Safe Base Timing

On 10 lbs of boost?? But Also Vortec comes with a Boost retard according to lbs of boost. I dont have that.

I just dont wanna blow this ****er! Id rather deal with a little bucking than a blown engine lol
 
You need either a BTM or a chip in order to pull timing under boost. Put a BTM on the car, set base timing to 10 degrees, and put the BTM on 1.5 or so to be safe first time out and work with it from there.
 
You need either a BTM or a chip in order to pull timing under boost. Put a BTM on the car, set base timing to 10 degrees, and put the BTM on 1.5 or so to be safe first time out and work with it from there.

I agree. Set base timing and then work your way up to around 12-14* if you want some extra pony's but remember 10* was set like that from the factory so you could run lower grades of pump gas. so if you go higher you will have to run 93+ octange. :nice:
 
Yeah But I while I save up to buy the Tweecer. Dont wanna blow it up while I wait to save



I know I need I need a chip.... Im just asking while I save for the tweecer(a tuner) and have no other means of having safe timing. What should I set my base timing at? Im just gonna set it at 0 for now and see how it runs.
 
I know I need I need a chip.... Im just asking while I save for the tweecer(a tuner) and have no other means of having safe timing. What should I set my base timing at? Im just gonna set it at 0 for now and see how it runs.

Bud .. With SPOUT disconnected you want to time it to 10* .. if you notice while the car is running if you plug the SPOUT back in .. your timing will advance to around 32*. Also if you keep that SPOUT out your timing will not ADVANCE what so ever it will stay at what ever you set the Base Timing to. With your Setup and 93 octange gas I would be running around 12* but stay at 10* if you plan on getting a chip/tune done on the car. Its much better if they adjust spark advance in the Computer than messing with the dizzy at all from what I have been told.
 
Installing the SPOUT connector doesnt add 22* at idle. I gain about 12* by adding the connector back in (YMMV).

I'd consider running locked timing at about 20* and add more as you see fit. I ran the NA '94 at 26* locked for a summer, for instance.
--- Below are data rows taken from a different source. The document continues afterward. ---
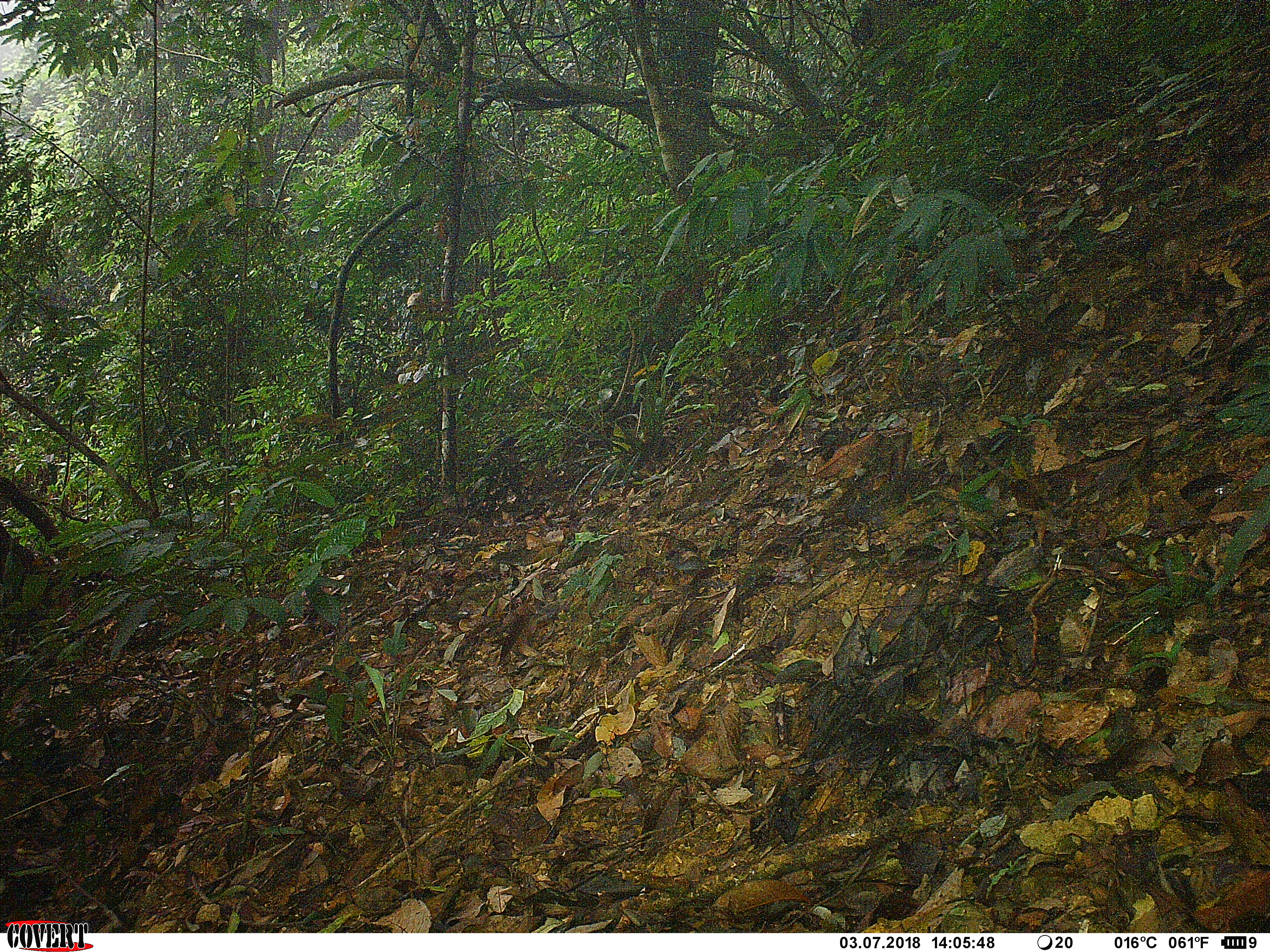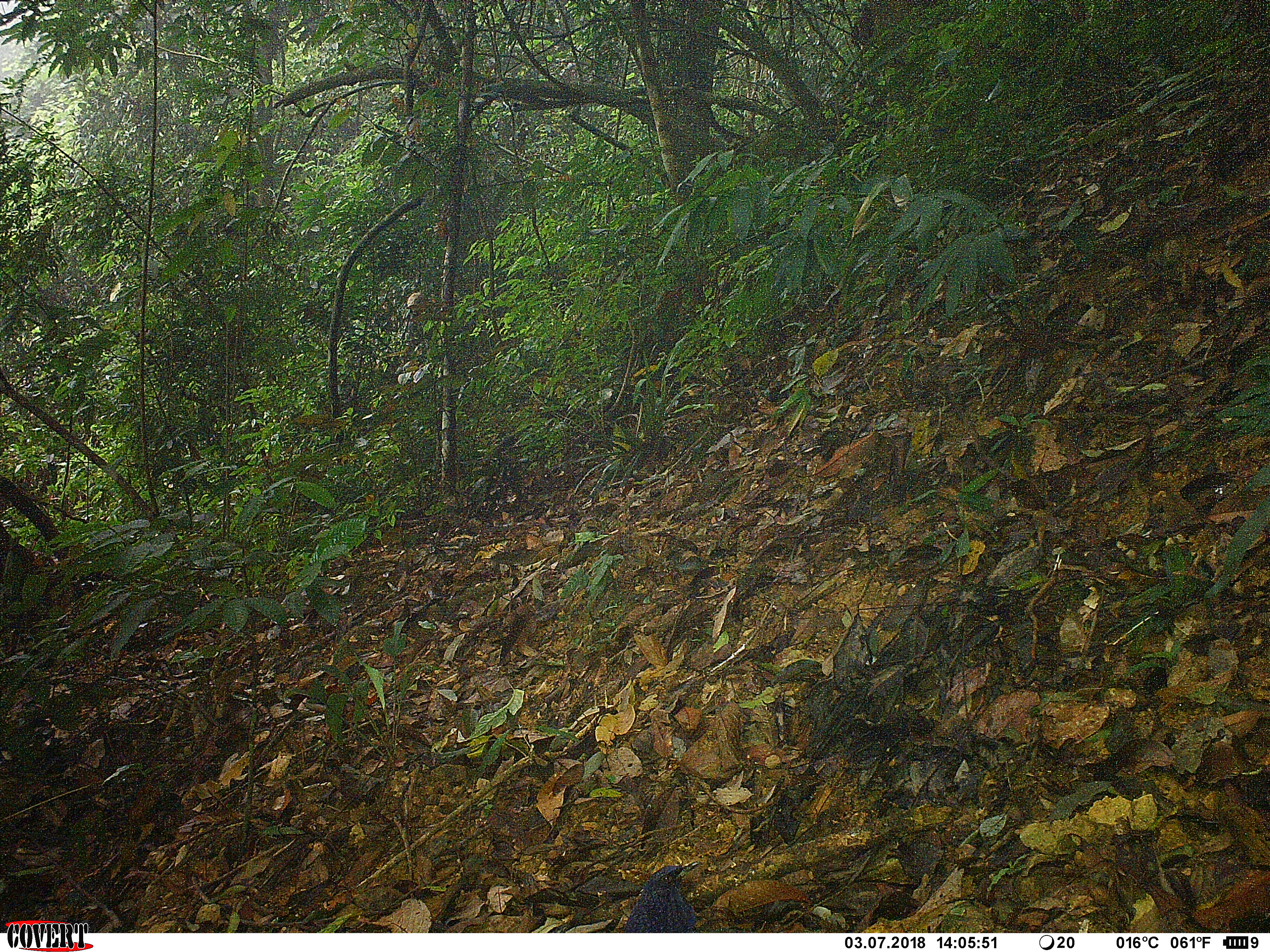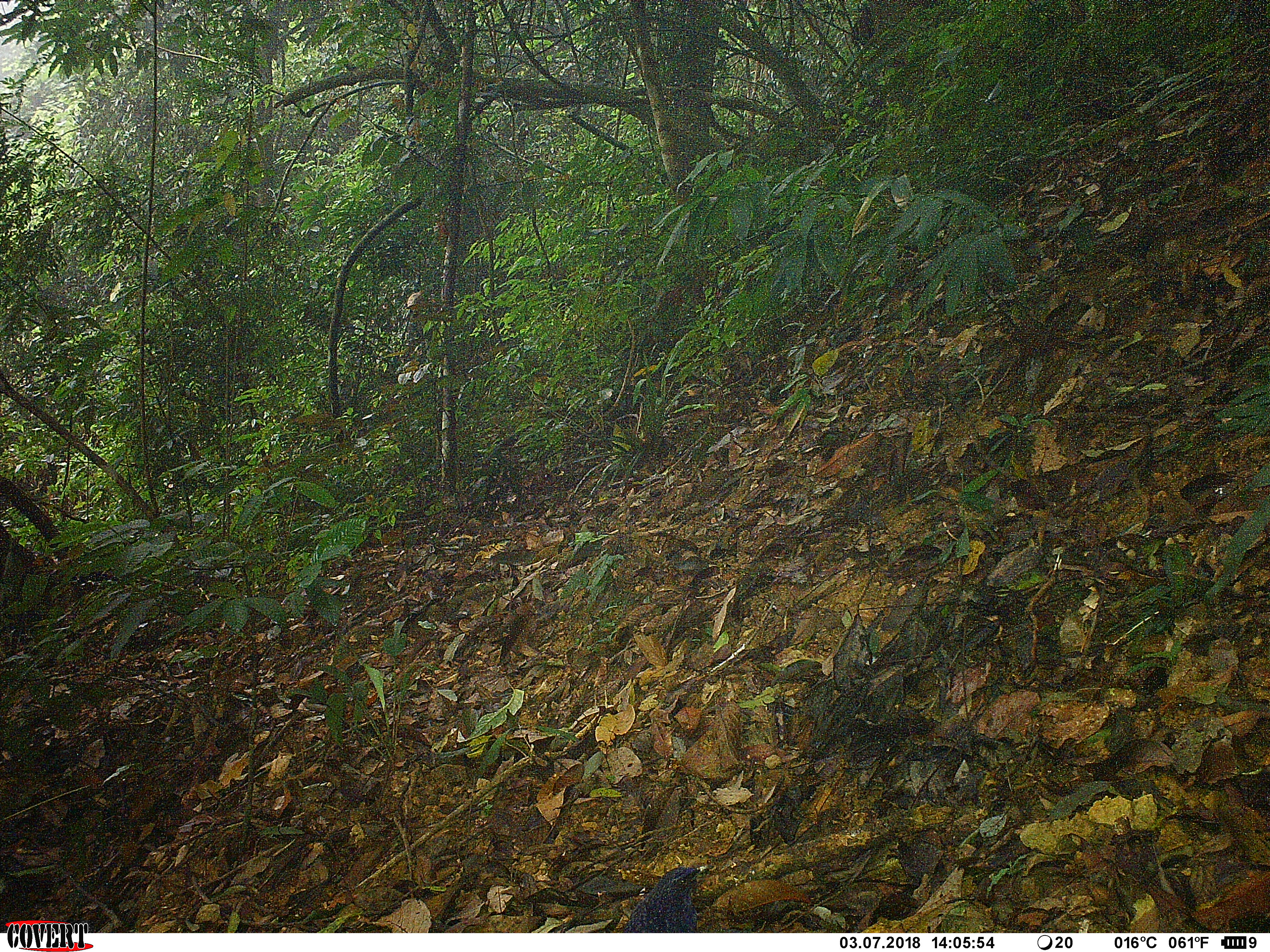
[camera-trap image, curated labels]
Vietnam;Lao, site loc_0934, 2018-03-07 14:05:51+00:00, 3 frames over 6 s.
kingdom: Animalia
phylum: Chordata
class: Aves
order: Passeriformes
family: Muscicapidae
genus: Myophonus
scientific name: Myophonus caeruleus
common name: blue whistling thrush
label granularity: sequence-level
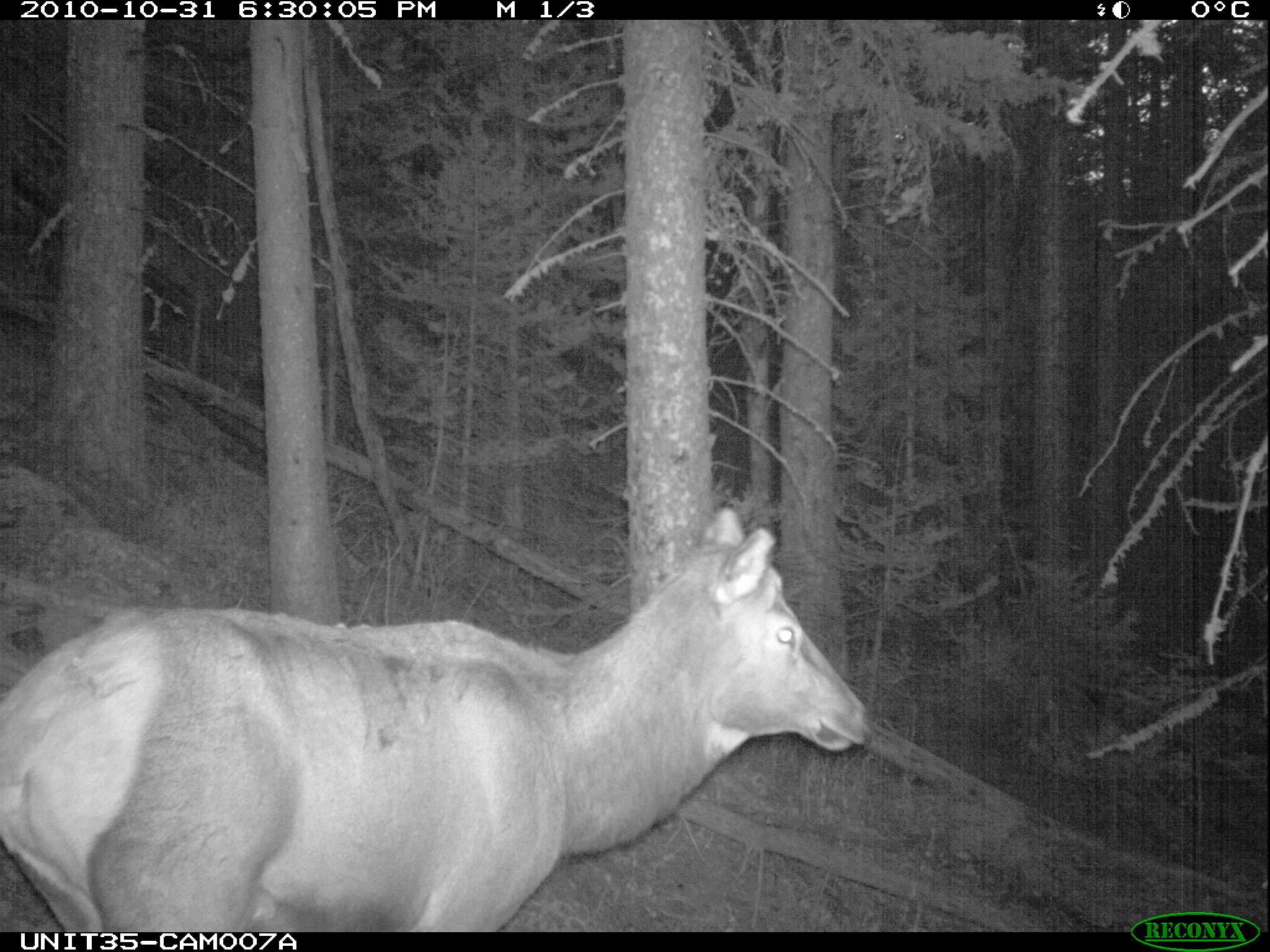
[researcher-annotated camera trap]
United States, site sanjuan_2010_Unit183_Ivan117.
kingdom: Animalia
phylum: Chordata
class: Mammalia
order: Artiodactyla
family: Cervidae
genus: Cervus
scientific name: Cervus elaphus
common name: red deer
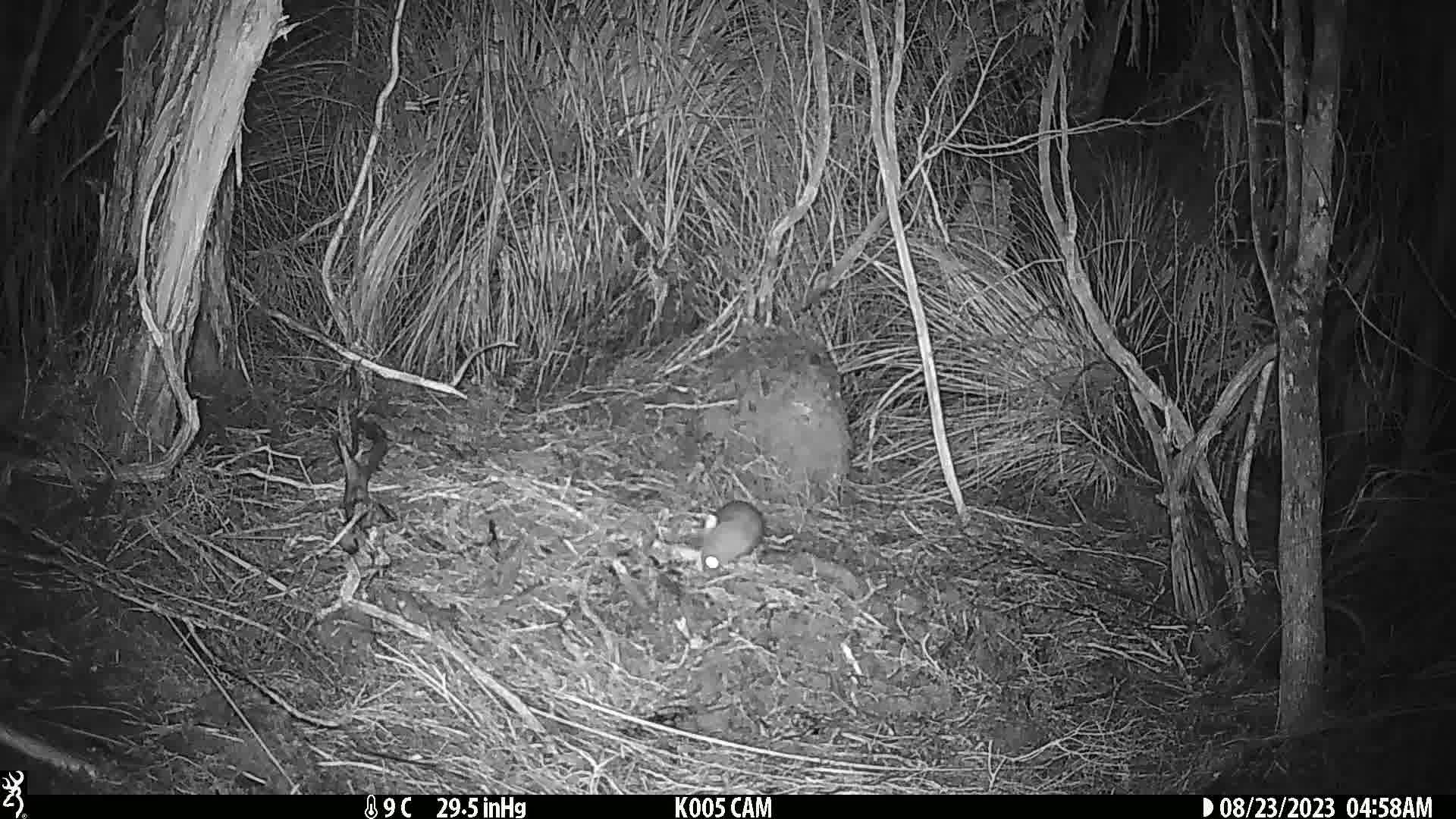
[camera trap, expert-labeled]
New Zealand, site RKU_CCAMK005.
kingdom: Animalia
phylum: Chordata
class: Mammalia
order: Rodentia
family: Muridae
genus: Rattus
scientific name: Rattus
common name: rat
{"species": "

There was not a lot of difference IMHO. You wont be wailing on the car till it's tuned anyhow (so you wont need every last ounce of power).

I betcha Wes has some advice on where to set it for now. That guy is constantly tuning and driving blown stuff these days. :drool:
 
guero I think setting it at 5* base will be just fine. Different motors like different timing. Mine never likes running a lot of timing, tends to run better with less timing (on 87) and pulls stupid hard. Like right now I am at 6* with no issues.
 
I know nothing about running without the spout :shrug:
however
I have seen what the pcm can do with spark by using a Tweecer :)

Since you are gonna go in that direction ... Well

Learning to self tune ... It can be a bit over whelming :crazy:

Here are my thoughts Mr. G

Boosted combos are nowhere as forgiving as NA
cause
With NA ... you hear a bit of the old ping thing ... you just back it down
but
With Boost ... you very well could have already blown a hg :fuss:

I'd advise you to do a 3 step plan in this order :D

1) Get a wide band so you know your T R U E ratio :Word:

2) Using datalogs for verification ............
Know how to manipulate your fuel table fat and spark table small

3) Make small ... did you see the word ........... S M A L L ;)
adjustments in the tables to find what you particular combo likes

To be very blunt :eek:

The idea here is .....................

Knowing how to make that silver box do your bidding on fuel and spark

That is your #1 priority

Making max WOT power ... it comes way ... way ... behind that priority :Word:
or
I see you becoming very efficient at SBF hg changes :shock:

Start conservative
Stay safe ... then ... Go for the power

There is GREAT PEACE OF MIND :nice:
when
You ... KNOW ... you know what you are doing :banana:

Grady
 
If I can bring a tuning and OEM-preset degree to the table. Ideal pressure to happen is hang that piston there until 10° and that is all she wrote on the N/A.

For boostears with some blade behind the exhaust, you need to retard because you boost the air in and that takes more time to burn. So retard to start is advance till you knock/det/ping is set the timing back 1 or 2° is about how you play the ignition game. Fuel to air is something else is that little advance window is 10° is N/A and that is about as hot rod as it gets is why the factory had that number on the carb is hot rod to 10° is NASCAR ideal tuning; while boost is less in degree is dare I repeat why.